The Defendants, Kirsten Figueroa, the Commissioner of Maine’s Department of Administrative and Financial Services, and United Cannabis Patients and Caregivers of Maine, an in-state trade group that intervened in the case, are asking the United States Court of Appeals for the First Circuit to reverse this ruling.

The Future of The Alcohol and Cannabis Industry

The litigation concerning state regulations in the cannabis and liquor industries serves to alter traditional roles within these trades. Historically, states played a large role in the regulation of the sale of these substances and often preferred in-state residents to participate in the industries. Recent successful challenges to state liquor and cannabis licensing schemes containing a durational or non-durational residency requirement pave the way for future litigation concerning state regulations with similar requirements and likely will open up the markets for out-of-state residents to be participants. National manufacturers and distributors of alcohol and cannabis should closely monitor these developments as their ability to be present in, and serve, new markets may multiple as preferential restrictions are loosened or eliminated.

Comments 1

  1. Tom Wark says:

    “Unlike the blanket residency requirements, courts have found states’ discriminatory treatment of out-of-state residents in these systems essential because the alternative would provide out-of-state retailers with a competitive pricing advantage, which the Dormant Commerce Clause does not mandate.”

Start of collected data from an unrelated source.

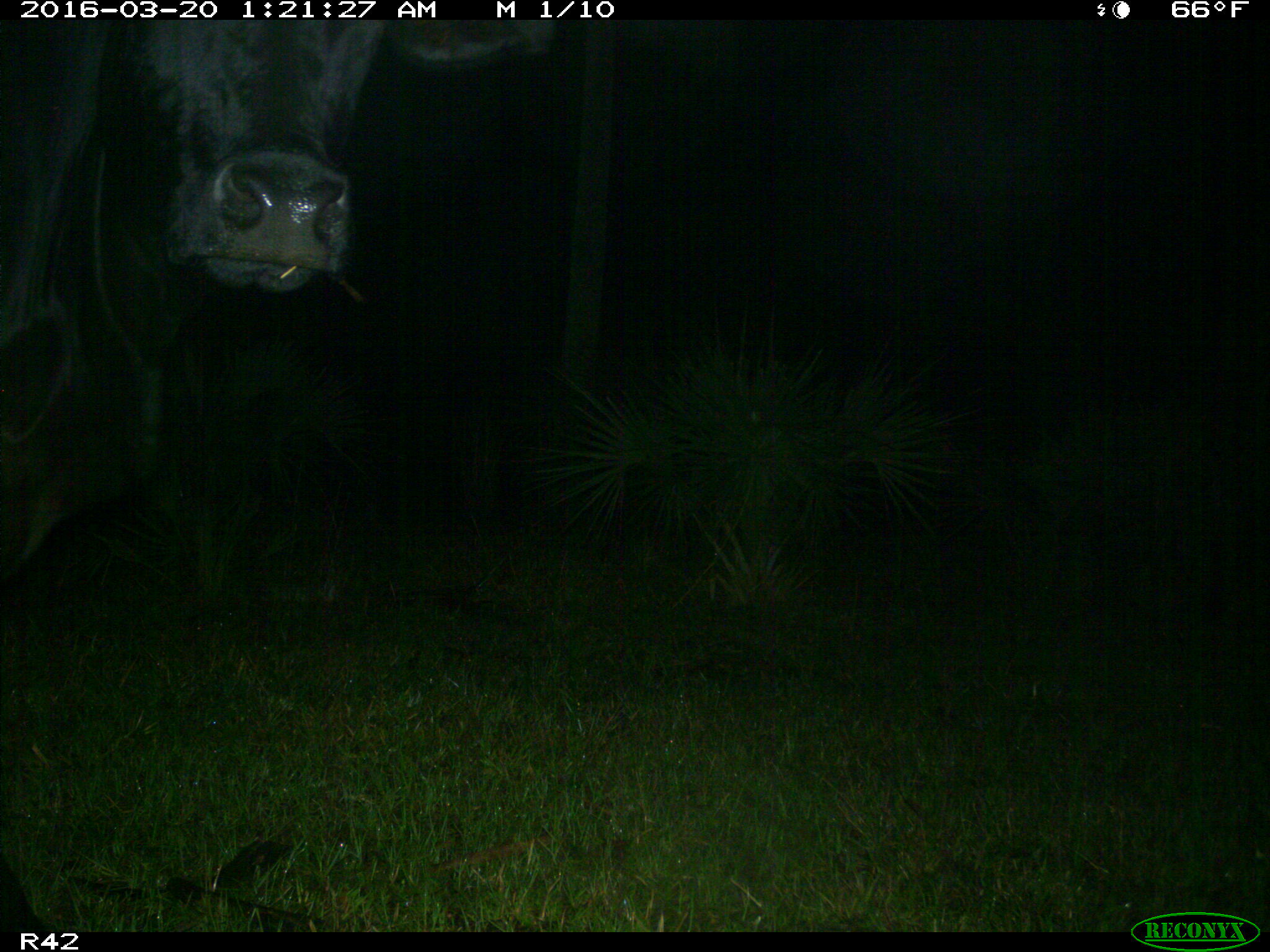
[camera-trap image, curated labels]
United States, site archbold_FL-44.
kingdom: Animalia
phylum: Chordata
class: Mammalia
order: Artiodactyla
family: Bovidae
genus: Bos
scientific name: Bos taurus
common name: domestic cow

    I don’t believe this is correct. The Dormant Commerce Clause does not prohibit a state from disadvantaging its own in-state licensees. It prohibits discrimination in interstate commerce. A state may charge its own licensees $500 for a license while charging an out-of-state entity $100 for doing business in the state without violating the dormant commerce clause because there is no interference with interstate commerce in that scenario.

    Moreover, in TN wine, Justice Alito explicitly said that the holdings in Granholm, which overturned discriminatory wine shipping laws in NY and MI also applied to out-of-state retailers. The panels in Sarasota Wine, B-21 and Lebamoff all got it wrong. I suspect we’ll see circuit splits on this issue in the next 12 months.